__Extracted information__:
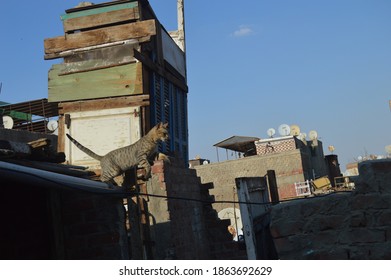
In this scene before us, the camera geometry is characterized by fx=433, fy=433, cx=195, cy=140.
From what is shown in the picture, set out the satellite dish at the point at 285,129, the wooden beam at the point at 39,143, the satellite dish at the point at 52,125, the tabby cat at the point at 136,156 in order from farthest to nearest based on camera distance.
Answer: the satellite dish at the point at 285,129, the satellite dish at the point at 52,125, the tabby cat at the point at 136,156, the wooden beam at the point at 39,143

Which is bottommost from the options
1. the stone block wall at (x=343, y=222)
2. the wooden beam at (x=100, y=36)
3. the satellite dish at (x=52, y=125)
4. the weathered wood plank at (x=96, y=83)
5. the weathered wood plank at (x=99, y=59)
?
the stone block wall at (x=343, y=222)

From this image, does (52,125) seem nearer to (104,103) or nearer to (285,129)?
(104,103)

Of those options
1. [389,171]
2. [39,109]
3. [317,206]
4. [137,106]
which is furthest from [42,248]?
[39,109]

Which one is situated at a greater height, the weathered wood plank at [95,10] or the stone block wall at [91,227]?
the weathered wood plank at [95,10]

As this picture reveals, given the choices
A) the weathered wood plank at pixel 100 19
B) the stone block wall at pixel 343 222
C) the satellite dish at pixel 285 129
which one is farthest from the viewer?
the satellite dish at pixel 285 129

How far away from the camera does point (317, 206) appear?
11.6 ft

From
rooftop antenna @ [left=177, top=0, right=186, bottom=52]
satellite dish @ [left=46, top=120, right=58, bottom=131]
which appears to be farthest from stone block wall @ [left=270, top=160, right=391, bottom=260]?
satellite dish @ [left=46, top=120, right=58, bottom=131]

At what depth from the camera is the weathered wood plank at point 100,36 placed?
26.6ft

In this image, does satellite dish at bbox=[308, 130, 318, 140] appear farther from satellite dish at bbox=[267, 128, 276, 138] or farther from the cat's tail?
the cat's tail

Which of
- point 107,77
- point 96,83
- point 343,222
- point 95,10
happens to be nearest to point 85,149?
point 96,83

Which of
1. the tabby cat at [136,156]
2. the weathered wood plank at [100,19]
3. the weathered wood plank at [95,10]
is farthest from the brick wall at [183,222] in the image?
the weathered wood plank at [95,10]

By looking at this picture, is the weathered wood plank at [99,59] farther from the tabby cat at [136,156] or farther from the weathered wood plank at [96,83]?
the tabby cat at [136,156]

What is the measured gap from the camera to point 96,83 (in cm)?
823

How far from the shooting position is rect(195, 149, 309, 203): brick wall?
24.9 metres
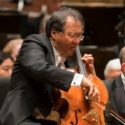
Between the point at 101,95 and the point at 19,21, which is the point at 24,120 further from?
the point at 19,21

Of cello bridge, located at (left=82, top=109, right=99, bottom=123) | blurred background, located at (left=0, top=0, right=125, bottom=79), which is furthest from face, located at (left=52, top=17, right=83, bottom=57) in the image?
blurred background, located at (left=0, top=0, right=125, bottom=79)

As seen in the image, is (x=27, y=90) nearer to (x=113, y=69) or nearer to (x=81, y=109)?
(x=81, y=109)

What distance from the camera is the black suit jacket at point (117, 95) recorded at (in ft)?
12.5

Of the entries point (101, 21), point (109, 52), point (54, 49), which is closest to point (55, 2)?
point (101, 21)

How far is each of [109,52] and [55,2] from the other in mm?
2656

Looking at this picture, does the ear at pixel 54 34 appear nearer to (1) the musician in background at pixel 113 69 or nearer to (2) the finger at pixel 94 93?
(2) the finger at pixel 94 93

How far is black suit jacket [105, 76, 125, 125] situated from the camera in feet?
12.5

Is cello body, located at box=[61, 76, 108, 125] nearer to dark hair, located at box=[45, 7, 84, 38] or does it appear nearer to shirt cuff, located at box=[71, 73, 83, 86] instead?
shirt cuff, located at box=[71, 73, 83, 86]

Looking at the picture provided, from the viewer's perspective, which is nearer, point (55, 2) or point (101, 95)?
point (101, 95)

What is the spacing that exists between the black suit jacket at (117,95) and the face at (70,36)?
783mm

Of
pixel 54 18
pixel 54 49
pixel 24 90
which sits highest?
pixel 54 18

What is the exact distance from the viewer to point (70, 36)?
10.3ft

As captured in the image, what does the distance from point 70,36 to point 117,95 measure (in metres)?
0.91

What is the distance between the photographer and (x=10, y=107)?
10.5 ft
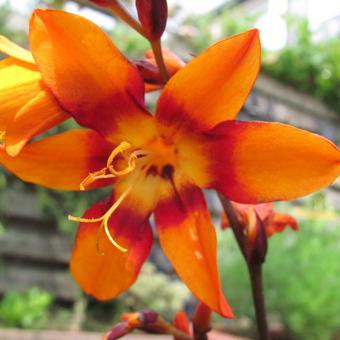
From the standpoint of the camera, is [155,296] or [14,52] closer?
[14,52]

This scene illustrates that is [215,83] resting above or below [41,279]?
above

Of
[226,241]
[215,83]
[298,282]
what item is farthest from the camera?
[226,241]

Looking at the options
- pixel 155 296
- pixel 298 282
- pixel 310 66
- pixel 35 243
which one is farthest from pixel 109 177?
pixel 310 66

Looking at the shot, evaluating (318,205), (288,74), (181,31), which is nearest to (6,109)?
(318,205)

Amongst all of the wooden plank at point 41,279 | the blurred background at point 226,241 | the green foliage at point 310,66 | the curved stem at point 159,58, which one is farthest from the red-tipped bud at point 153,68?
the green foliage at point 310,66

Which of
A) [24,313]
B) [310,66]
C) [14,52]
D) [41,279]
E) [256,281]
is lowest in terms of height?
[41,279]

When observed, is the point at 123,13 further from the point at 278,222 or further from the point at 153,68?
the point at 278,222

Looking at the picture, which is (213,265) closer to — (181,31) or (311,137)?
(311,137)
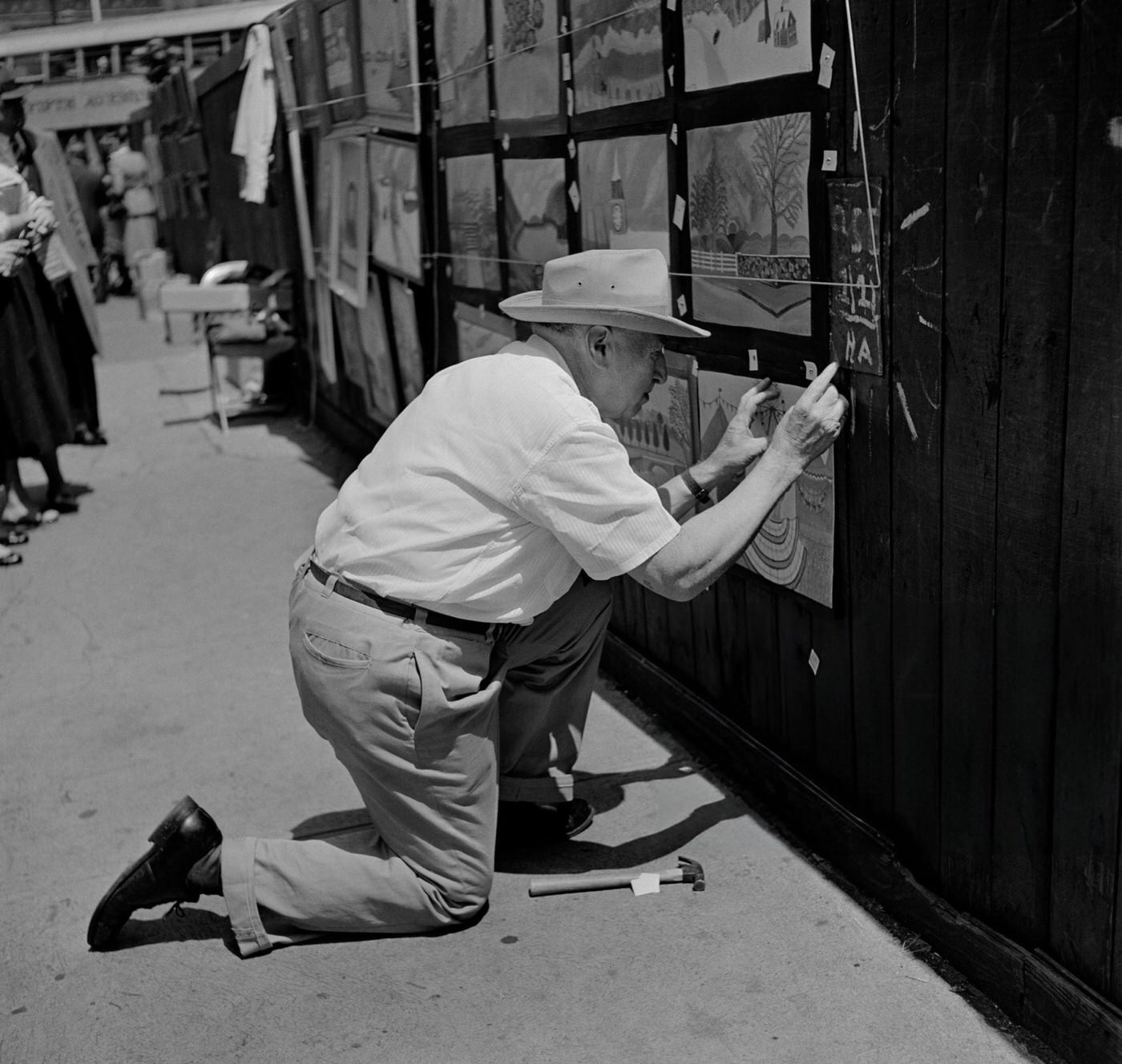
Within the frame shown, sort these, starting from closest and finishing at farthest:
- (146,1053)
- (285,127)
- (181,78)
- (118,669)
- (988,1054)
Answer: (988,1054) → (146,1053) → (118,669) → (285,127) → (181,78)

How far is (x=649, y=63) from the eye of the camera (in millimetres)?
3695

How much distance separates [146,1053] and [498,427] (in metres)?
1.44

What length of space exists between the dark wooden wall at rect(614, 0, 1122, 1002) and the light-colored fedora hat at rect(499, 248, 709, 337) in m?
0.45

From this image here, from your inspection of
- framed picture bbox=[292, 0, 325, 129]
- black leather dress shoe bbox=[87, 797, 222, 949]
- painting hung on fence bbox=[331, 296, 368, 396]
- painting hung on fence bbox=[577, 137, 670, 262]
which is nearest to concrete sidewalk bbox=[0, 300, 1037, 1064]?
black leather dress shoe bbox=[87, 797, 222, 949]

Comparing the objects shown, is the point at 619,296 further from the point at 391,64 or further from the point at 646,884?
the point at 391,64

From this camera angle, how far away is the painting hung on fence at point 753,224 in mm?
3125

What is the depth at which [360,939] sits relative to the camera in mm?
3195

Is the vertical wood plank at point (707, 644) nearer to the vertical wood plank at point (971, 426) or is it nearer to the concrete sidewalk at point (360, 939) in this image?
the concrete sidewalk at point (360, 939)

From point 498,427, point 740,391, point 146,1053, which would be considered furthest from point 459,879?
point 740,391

__To be done__:
Convert every line of the rows above into one numbered list, skipping the blank lines and leaving out the pictures.

__Solution to this problem__:
1. In this scene before us, the camera geometry is characterized by fx=433, fy=433, cx=195, cy=140.
2. From what is shown in the picture, set out the satellite dish at the point at 285,129, the wooden beam at the point at 39,143, the satellite dish at the point at 52,125, the tabby cat at the point at 136,156 in order from farthest to nearest based on camera distance.
3. Answer: the satellite dish at the point at 285,129, the satellite dish at the point at 52,125, the tabby cat at the point at 136,156, the wooden beam at the point at 39,143
4. Which is bottommost from the options
5. 1. the stone block wall at (x=343, y=222)
6. 2. the wooden beam at (x=100, y=36)
7. 3. the satellite dish at (x=52, y=125)
8. 4. the weathered wood plank at (x=96, y=83)
9. 5. the weathered wood plank at (x=99, y=59)
10. ?
11. the stone block wall at (x=343, y=222)
12. From this image, does (52,125) seem nearer to (104,103) or nearer to (285,129)?
13. (104,103)
14. Of those options
15. 1. [389,171]
16. 2. [39,109]
17. 3. [317,206]
18. 4. [137,106]
19. which is furthest from [42,248]?
20. [39,109]
21. Which one is situated at a greater height, the weathered wood plank at [95,10] or the stone block wall at [91,227]?
22. the weathered wood plank at [95,10]
23. As this picture reveals, given the choices
24. A) the weathered wood plank at pixel 100 19
25. B) the stone block wall at pixel 343 222
26. C) the satellite dish at pixel 285 129
27. which one is farthest from the viewer?
28. the satellite dish at pixel 285 129
29. How far away from the camera does point (317, 206) appear?
30. 11.6 ft
31. From
32. rooftop antenna @ [left=177, top=0, right=186, bottom=52]
33. satellite dish @ [left=46, top=120, right=58, bottom=131]
34. which appears to be farthest from stone block wall @ [left=270, top=160, right=391, bottom=260]?
35. satellite dish @ [left=46, top=120, right=58, bottom=131]
36. At what depth from the camera is the weathered wood plank at point 100,36 placed?
37. 26.6ft
38. In this image, does satellite dish at bbox=[308, 130, 318, 140] appear farther from satellite dish at bbox=[267, 128, 276, 138] or farther from the cat's tail?
39. the cat's tail
40. Which of
41. - point 107,77
42. - point 96,83
43. - point 343,222
44. - point 95,10
45. happens to be nearest to point 85,149?
46. point 96,83
47. Which of
48. 1. the tabby cat at [136,156]
49. 2. the weathered wood plank at [100,19]
50. 3. the weathered wood plank at [95,10]
51. is farthest from the brick wall at [183,222] in the image?
52. the weathered wood plank at [95,10]
53. By looking at this picture, is the weathered wood plank at [99,59] farther from the tabby cat at [136,156] or farther from the weathered wood plank at [96,83]?
54. the tabby cat at [136,156]
55. What is the measured gap from the camera to point 96,83 (in cm)?
56. 823
57. How far from the shooting position is rect(195, 149, 309, 203): brick wall?
58. 24.9 metres
59. Between the point at 101,95 and the point at 19,21, which is the point at 24,120 further from?
60. the point at 19,21
61. Of cello bridge, located at (left=82, top=109, right=99, bottom=123) | blurred background, located at (left=0, top=0, right=125, bottom=79), which is furthest from face, located at (left=52, top=17, right=83, bottom=57) in the image?
62. blurred background, located at (left=0, top=0, right=125, bottom=79)
63. As seen in the image, is (x=27, y=90) nearer to (x=113, y=69) or nearer to (x=81, y=109)?
64. (x=81, y=109)
65. What distance from the camera is the black suit jacket at point (117, 95) recorded at (in ft)?
66. 12.5
67. Of the entries point (101, 21), point (109, 52), point (54, 49), which is closest to point (55, 2)?
68. point (101, 21)
69. How far is each of [109,52] and [55,2] from the other in mm?
70. 2656
71. Looking at this picture, does the ear at pixel 54 34 appear nearer to (1) the musician in background at pixel 113 69 or nearer to (2) the finger at pixel 94 93?
72. (2) the finger at pixel 94 93
73. How far is black suit jacket [105, 76, 125, 125] situated from the camera in feet?
74. 12.5
75. Is cello body, located at box=[61, 76, 108, 125] nearer to dark hair, located at box=[45, 7, 84, 38] or does it appear nearer to shirt cuff, located at box=[71, 73, 83, 86] instead?
76. shirt cuff, located at box=[71, 73, 83, 86]
77. Looking at the picture provided, from the viewer's perspective, which is nearer, point (55, 2) or point (101, 95)?
78. point (101, 95)
79. What is the spacing that exists between the black suit jacket at (117,95) and the face at (70,36)?
80. 783mm
81. Of
82. pixel 54 18
83. pixel 54 49
84. pixel 24 90
85. which sits highest?
86. pixel 54 18
87. What is the exact distance from the viewer to point (70, 36)?
88. 10.3ft
89. As captured in the image, what does the distance from point 70,36 to point 117,95 measure (in metres)?
90. 0.91
91. What is the distance between the photographer and (x=10, y=107)?
92. 10.5 ft
93. From the standpoint of the camera, is [155,296] or [14,52] closer?
94. [14,52]
95. This scene illustrates that is [215,83] resting above or below [41,279]?
96. above
97. Of
98. [226,241]
99. [215,83]
100. [298,282]
101. what item is farthest from the camera?
102. [226,241]
103. Looking at the options
104. - pixel 155 296
105. - pixel 298 282
106. - pixel 310 66
107. - pixel 35 243
108. which one is farthest from pixel 109 177?
109. pixel 310 66
110. Looking at the shot, evaluating (318,205), (288,74), (181,31), which is nearest to (6,109)?
111. (318,205)
112. Amongst all of the wooden plank at point 41,279 | the blurred background at point 226,241 | the green foliage at point 310,66 | the curved stem at point 159,58, which one is farthest from the red-tipped bud at point 153,68?
113. the green foliage at point 310,66
114. Which of
115. A) [24,313]
116. B) [310,66]
117. C) [14,52]
118. D) [41,279]
119. E) [256,281]
120. is lowest in terms of height?
121. [41,279]
122. When observed, is the point at 123,13 further from the point at 278,222 or further from the point at 153,68?
123. the point at 278,222
124. Looking at the picture, which is (213,265) closer to — (181,31) or (311,137)?
125. (311,137)
126. Within the frame shown, sort these, starting from closest and finishing at farthest:
127. - (146,1053)
128. - (285,127)
129. - (181,78)
130. - (118,669)
131. - (988,1054)
132. Answer: (988,1054) → (146,1053) → (118,669) → (285,127) → (181,78)
133. How far is (x=649, y=63) from the eye of the camera (in millimetres)?
134. 3695
135. How much distance separates [146,1053] and [498,427] (in metres)?
136. 1.44
137. What length of space exists between the dark wooden wall at rect(614, 0, 1122, 1002) and the light-colored fedora hat at rect(499, 248, 709, 337) in m?
138. 0.45
139. From this image here, from your inspection of
140. - framed picture bbox=[292, 0, 325, 129]
141. - black leather dress shoe bbox=[87, 797, 222, 949]
142. - painting hung on fence bbox=[331, 296, 368, 396]
143. - painting hung on fence bbox=[577, 137, 670, 262]
144. which is nearest to concrete sidewalk bbox=[0, 300, 1037, 1064]?
145. black leather dress shoe bbox=[87, 797, 222, 949]
146. Comparing the objects shown, is the point at 619,296 further from the point at 391,64 or further from the point at 646,884?
147. the point at 391,64
148. From this camera angle, how far away is the painting hung on fence at point 753,224 in mm?
149. 3125
150. What is the depth at which [360,939] sits relative to the camera in mm?
151. 3195
152. Is the vertical wood plank at point (707, 644) nearer to the vertical wood plank at point (971, 426) or is it nearer to the concrete sidewalk at point (360, 939) in this image?
153. the concrete sidewalk at point (360, 939)
154. From point 498,427, point 740,391, point 146,1053, which would be considered furthest from point 459,879?
155. point 740,391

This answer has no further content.